----- Given entries -----

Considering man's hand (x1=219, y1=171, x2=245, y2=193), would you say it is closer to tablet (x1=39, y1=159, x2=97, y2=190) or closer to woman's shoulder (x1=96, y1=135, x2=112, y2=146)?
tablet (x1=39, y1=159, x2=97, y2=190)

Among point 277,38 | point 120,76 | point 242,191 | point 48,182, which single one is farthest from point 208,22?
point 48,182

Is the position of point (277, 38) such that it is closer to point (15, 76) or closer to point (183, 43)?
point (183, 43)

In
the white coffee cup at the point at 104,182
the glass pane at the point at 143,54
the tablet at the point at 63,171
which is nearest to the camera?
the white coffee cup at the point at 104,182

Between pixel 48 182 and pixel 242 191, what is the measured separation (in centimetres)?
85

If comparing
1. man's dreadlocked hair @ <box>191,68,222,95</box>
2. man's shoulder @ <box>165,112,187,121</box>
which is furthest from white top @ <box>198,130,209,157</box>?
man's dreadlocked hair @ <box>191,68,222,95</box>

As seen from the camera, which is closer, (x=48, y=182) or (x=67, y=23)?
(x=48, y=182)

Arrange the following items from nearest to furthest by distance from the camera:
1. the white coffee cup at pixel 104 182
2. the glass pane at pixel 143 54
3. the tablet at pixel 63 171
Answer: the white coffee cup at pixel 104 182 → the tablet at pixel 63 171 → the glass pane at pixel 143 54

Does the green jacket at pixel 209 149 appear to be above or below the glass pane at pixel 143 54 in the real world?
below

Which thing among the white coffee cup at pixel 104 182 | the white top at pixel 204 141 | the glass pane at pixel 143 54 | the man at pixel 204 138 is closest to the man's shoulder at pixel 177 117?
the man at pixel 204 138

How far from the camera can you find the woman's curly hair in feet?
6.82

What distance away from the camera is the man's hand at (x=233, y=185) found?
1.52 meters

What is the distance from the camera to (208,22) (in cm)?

-----

## [What to do]
Reproduce every line of the listing above verbatim.

## [Task result]
Considering man's hand (x1=219, y1=171, x2=245, y2=193), would you say it is closer to tablet (x1=39, y1=159, x2=97, y2=190) or closer to woman's shoulder (x1=96, y1=135, x2=112, y2=146)?
tablet (x1=39, y1=159, x2=97, y2=190)

Among point 277,38 | point 120,76 | point 242,191 | point 48,182, which single one is farthest from point 208,22?
point 48,182

Is the position of point (277, 38) such that it is closer to point (15, 76) or closer to point (183, 43)?
point (183, 43)

In
the white coffee cup at the point at 104,182
the glass pane at the point at 143,54
the tablet at the point at 63,171
which is nearest to the camera?
the white coffee cup at the point at 104,182

Between pixel 48 182 and pixel 242 191, what is the measured separation (in centimetres)?
85

If comparing
1. man's dreadlocked hair @ <box>191,68,222,95</box>
2. man's shoulder @ <box>165,112,187,121</box>
which is furthest from white top @ <box>198,130,209,157</box>?
man's dreadlocked hair @ <box>191,68,222,95</box>

As seen from the camera, which is closer, (x=48, y=182) or (x=67, y=23)?
(x=48, y=182)

Arrange the following items from nearest to furthest by distance from the camera:
1. the white coffee cup at pixel 104 182
2. the glass pane at pixel 143 54
3. the tablet at pixel 63 171
Answer: the white coffee cup at pixel 104 182 → the tablet at pixel 63 171 → the glass pane at pixel 143 54

Does the green jacket at pixel 209 149 appear to be above or below the glass pane at pixel 143 54 in the real world?
below

Which thing among the white coffee cup at pixel 104 182 | the white top at pixel 204 141 | the glass pane at pixel 143 54 | the man at pixel 204 138 is closest to the man's shoulder at pixel 177 117?
the man at pixel 204 138

How far from the camera can you find the woman's curly hair in feet?
6.82

What distance away from the camera is the man's hand at (x=233, y=185) found?
1.52 meters

What is the distance from the camera to (208,22) (in cm)?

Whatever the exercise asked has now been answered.